Civil fraud cases hinge on litigants proving where specific fraudulent activity occurred. Tax returns, sales records, expense reports, or any other large financial data set can be manipulated. In many instances of fraud, the accused party diverts funds or creates transactions, intending to make their fraud appear as ordinary or random entries. More clever fraudsters ensure no values are duplicated or input highly specific dollar and cent amounts. Such ‘random’ numbers, to them, may appear normal, but few understand or replicate the natural distribution of numbers known as Benford’s Law.

A staple of forensic accounting, Benford’s Law is a useful tool for litigants in establishing patterns of fraudulent activity.

Benford’s Law states that, for any data set of numbers, the number 1 will be the leading numeral about 30% of the time, the number 2 will be the leading numeral about 18% of the time, and each subsequent number (3-9) will be a leading number with decreasing frequency.  This decreasing frequency of numbers, from 1 though 9, can be represented by a curve that looks like this:

Frequency of each leading digit predicted by Benford’s Law.

For example, according to Benford’s Law, one would expect that more street addresses start with a 1 than a 8 or 3; such hypothesis can be tested and proven. The same pattern holds for any number of phenomenon: country populations, telephone numbers, passengers on a plane, or the volumes of trades. This predicted distribution permeates many aspects of numbers and big data sets. But Benford’s Law is not absolute: it does require larger data sets, and that all the leading digits (1-9) must have a theoretically equal chance of being the leading digit. Benford’s Law, for example, would not apply to a data set where only 4s or 9s are the leading number.

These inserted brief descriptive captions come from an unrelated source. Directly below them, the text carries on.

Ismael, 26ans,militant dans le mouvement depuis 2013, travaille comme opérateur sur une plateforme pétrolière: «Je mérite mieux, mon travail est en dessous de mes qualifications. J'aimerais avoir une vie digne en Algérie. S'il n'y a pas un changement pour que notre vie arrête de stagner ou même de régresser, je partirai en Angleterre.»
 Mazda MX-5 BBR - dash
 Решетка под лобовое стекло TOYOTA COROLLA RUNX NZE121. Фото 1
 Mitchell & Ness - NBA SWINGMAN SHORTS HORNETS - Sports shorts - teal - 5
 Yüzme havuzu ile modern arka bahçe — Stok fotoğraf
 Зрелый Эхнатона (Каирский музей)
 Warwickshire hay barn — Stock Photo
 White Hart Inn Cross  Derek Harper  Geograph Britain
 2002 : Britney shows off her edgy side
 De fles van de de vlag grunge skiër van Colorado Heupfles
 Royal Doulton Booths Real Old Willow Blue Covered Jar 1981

Financial data sets do comport with a Benford distribution.

In accounting and financial auditing, Benford’s Law is used to test a data set’s authenticity. False transaction data is typically tampered by changing values or adding additional fake data. The test, therefore, is an early indicator if a data set has been altered or artificially created. Computer generated random numbers will tend to show an equal distribution of leading digits. Even manually created false entries will tend to have some sort of underlying pattern. A person may, for example, input more fake leading digits based on numbers closer to their typing fingers (5 and 6).

An examiner would compare the distribution of leading digits in the data set, and the Benford distrubtion. Then, the examiner would statistically test if the proportion of leading numbers in the data set matches a Benford distribution. The resulting “Z-scores” give a measure of how distorted these distributions are, with higher “Z-scores” implying a more distorted data set, which implies artificially created data.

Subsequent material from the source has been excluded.